How to Convert a Repeating Decimal to a Fraction

To convert a repeating decimal into a fraction, I use the following formula:$$ \text{Fraction} = \frac{N - A}{D} $$ where:

• \(N\) is the number written without the decimal point, including all digits from both the repeating and non-repeating parts.
• \(A\) is the non-repeating portion written without the decimal point.
• \(D\) is the denominator, formed by writing as many \(9\)s as there are digits in the repeating part, followed by as many \(0\)s as there are digits in the non-repeating part.

A worked example

Consider the repeating decimal \(13.2\overline{31}\). Its fractional form is:

$$ \frac{13231 - 132}{990} = \frac{13099}{990} $$

Here, \(N = 13231\), \(A = 132\), and \(D = 990\).

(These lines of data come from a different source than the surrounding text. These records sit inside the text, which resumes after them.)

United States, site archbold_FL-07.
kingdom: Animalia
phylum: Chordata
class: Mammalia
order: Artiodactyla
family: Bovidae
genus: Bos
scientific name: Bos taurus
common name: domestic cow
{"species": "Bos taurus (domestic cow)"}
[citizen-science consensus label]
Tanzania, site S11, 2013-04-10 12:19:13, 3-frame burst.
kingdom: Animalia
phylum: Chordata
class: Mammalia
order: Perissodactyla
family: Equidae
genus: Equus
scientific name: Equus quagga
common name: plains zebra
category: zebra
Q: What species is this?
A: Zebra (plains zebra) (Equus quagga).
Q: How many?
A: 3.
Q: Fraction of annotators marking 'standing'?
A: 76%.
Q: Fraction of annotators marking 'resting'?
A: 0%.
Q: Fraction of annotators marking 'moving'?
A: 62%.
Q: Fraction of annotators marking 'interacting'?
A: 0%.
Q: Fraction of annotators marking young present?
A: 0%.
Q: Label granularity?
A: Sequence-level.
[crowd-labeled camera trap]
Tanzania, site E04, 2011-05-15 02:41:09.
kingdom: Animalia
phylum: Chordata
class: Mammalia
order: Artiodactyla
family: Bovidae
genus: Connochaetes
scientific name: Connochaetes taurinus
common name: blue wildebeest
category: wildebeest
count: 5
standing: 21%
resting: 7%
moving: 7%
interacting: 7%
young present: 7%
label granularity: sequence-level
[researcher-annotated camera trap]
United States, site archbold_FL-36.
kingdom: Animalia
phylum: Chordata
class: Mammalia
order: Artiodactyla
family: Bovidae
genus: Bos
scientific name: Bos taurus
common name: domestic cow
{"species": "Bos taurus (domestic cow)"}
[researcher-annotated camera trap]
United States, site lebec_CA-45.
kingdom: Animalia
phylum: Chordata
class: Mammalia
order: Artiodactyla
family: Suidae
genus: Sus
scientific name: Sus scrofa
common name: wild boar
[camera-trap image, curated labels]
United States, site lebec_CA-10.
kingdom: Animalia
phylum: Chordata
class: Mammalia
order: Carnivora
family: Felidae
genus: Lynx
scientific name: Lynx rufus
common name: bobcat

The repeating part has two digits, which gives two 9s, while the non-repeating part has one digit, which contributes a single 0.

Therefore,

$$ 13.2\overline{31} = \frac{13099}{990} $$

This procedure is completely general and applies to any repeating decimal.

An alternative method

This approach relies on setting up and solving a simple linear equation.

To convert a repeating decimal into a fraction:

1. Introduce a variable to represent the number. For example, \(x = 0.777...\).
2. Multiply by an appropriate power of 10 so that the repeating block shifts to the left of the decimal point. For instance, \(10x = 7.777...\).
3. Subtract the original equation from the new one to eliminate the repeating part. For example, \(10x - x = 7\).
4. Solve the resulting equation for \(x\), yielding \(x = \frac{7}{9}\).

Why does this work? This method works because every repeating decimal can be expressed as an infinite geometric series. By subtracting a suitably shifted copy of the number, the repeating portion cancels out, reducing the problem to a simple linear equation.

Example

Convert the repeating decimal \(0.777...\) into a fraction.

Let

$$ x = 0.777... $$

Multiply both sides by 10:

$$ 10 \cdot x = 10 \cdot 0.777... $$

$$ 10x = 7.777... $$

Subtract the first equation from the second:

$$ 10x - x = 7.777... - 0.777... $$

$$ 9x = 7 $$

Solve for \(x\):

$$ x = \frac{7}{9} $$

Thus, \(0.777...\) is equal to \(\frac{7}{9}\).

Example 2

Now consider the number \(0.16 \overline{23}\).

Let

$$ x = 0.16232323... $$

Multiply both sides by \(100\) to eliminate the non-repeating part:

$$ 100 \cdot x = 100 \cdot 0.16232323... $$

$$ 100x = 16.232323... $$

Multiply again by \(100\) to align the repeating block:

$$ 100 \cdot 100x = 100 \cdot 16.232323... $$

$$ 10000x = 1623.232323... $$

Subtract the previous equation from this one:

$$ 10000x - 100x = 1623.232323... - 16.232323... $$

$$ 9900x = 1607 $$

Solve for \(x\):

$$ x = \frac{1607}{9900} $$

Hence, \(0.16 \overline{23}\) is equal to \(\frac{1607}{9900}\).

The same reasoning applies in general.